_Records shown_:
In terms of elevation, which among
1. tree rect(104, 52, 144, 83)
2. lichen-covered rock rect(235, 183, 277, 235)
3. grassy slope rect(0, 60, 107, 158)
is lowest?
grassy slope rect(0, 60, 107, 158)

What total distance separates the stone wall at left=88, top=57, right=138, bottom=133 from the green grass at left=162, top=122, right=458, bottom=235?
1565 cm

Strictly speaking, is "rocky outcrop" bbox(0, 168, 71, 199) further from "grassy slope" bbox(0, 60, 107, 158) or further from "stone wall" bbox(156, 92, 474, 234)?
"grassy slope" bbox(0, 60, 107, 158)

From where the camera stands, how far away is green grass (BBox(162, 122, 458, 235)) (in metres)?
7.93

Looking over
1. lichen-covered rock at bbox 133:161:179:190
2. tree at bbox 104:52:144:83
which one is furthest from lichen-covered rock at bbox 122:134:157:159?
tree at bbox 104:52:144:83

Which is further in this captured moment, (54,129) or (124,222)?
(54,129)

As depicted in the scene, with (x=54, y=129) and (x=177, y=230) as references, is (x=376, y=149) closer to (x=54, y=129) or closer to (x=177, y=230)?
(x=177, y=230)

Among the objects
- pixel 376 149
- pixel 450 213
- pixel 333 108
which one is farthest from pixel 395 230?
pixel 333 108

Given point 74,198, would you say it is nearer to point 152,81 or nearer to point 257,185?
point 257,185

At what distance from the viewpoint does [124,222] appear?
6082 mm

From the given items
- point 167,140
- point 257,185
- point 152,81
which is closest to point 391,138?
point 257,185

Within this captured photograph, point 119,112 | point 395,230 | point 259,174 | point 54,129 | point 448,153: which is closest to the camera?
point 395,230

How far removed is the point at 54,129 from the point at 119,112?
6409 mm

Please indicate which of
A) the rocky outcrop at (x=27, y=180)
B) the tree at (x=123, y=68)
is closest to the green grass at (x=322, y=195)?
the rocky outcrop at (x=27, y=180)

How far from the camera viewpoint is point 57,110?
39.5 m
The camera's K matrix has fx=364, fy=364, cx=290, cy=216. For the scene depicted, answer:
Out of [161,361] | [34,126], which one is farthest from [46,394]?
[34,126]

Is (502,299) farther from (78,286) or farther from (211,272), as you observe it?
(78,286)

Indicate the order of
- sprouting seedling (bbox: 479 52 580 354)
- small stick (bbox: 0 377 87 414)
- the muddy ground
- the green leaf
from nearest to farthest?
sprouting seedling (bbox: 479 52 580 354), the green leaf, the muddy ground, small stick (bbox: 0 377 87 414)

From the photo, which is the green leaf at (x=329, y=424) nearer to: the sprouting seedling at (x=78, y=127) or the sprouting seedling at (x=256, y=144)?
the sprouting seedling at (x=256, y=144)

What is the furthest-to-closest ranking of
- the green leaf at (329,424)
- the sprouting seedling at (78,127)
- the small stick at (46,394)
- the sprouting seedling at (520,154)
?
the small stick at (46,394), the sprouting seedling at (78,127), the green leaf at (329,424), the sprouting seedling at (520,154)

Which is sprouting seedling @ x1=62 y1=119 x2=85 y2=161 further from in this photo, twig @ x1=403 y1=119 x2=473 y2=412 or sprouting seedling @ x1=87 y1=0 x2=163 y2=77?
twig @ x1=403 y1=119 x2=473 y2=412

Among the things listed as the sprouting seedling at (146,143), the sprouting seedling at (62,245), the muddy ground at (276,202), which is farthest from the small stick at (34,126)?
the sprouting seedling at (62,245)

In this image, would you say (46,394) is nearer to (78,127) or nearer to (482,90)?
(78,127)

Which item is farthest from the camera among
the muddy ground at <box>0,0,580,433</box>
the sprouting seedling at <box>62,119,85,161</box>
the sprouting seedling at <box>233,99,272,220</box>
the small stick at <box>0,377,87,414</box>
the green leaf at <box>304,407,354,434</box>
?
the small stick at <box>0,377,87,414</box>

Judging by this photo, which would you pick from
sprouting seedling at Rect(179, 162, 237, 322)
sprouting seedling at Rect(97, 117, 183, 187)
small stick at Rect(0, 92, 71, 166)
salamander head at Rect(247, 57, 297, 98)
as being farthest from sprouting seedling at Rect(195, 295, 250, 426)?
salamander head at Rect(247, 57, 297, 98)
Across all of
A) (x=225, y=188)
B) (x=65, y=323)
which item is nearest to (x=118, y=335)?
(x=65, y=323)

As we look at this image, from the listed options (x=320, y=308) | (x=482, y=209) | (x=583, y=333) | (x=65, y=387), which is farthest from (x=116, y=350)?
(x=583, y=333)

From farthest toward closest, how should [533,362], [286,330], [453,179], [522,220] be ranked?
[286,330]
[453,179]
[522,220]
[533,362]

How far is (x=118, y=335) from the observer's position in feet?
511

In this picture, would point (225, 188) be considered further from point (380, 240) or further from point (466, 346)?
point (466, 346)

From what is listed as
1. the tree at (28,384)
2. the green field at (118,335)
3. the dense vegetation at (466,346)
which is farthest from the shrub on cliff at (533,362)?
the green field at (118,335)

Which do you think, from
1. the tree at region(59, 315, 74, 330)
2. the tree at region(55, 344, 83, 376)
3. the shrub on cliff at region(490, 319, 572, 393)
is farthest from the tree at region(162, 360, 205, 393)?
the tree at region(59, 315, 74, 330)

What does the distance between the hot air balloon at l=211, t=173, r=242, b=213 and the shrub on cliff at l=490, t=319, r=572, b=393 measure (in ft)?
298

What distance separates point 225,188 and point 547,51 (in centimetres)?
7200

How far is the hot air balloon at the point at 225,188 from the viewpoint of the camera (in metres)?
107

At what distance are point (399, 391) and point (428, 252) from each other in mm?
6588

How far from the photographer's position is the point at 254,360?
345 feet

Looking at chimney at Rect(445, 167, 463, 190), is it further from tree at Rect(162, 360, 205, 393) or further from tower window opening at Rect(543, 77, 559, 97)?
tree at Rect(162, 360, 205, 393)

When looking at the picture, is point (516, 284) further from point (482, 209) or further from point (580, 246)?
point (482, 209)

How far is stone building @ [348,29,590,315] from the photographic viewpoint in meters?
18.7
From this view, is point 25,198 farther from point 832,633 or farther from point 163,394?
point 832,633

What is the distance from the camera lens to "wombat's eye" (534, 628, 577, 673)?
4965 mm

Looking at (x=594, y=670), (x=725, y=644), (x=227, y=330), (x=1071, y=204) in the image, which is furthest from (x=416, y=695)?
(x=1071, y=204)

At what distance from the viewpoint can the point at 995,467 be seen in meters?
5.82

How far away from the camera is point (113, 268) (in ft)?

_Aim_: Render the stretch of the listing above from the line containing "At what distance are" through the end as a Markdown table, with the line number under "Row" and the line under "Line". Leave out blank lines.

_Response for this exercise_:
| Row | Line |
|---|---|
| 1 | At what distance are point (399, 391) and point (428, 252) from each other in mm? |
| 2 | 6588 |
| 3 | How far from the photographer's position is the point at 254,360? |
| 4 | 345 feet |
| 5 | Looking at chimney at Rect(445, 167, 463, 190), is it further from tree at Rect(162, 360, 205, 393) or further from tower window opening at Rect(543, 77, 559, 97)? |
| 6 | tree at Rect(162, 360, 205, 393) |
| 7 | When looking at the picture, is point (516, 284) further from point (482, 209) or further from point (580, 246)? |
| 8 | point (482, 209) |
| 9 | How far is stone building @ [348,29,590,315] from the photographic viewpoint in meters? |
| 10 | 18.7 |
| 11 | From this view, is point 25,198 farther from point 832,633 or farther from point 163,394? |
| 12 | point 832,633 |
| 13 | What is the distance from the camera lens to "wombat's eye" (534, 628, 577, 673)? |
| 14 | 4965 mm |
| 15 | Looking at (x=594, y=670), (x=725, y=644), (x=227, y=330), (x=1071, y=204) in the image, which is furthest from (x=416, y=695)? |
| 16 | (x=1071, y=204) |
| 17 | At what distance from the viewpoint can the point at 995,467 be seen in meters? |
| 18 | 5.82 |
| 19 | How far away from the camera is point (113, 268) (in ft)? |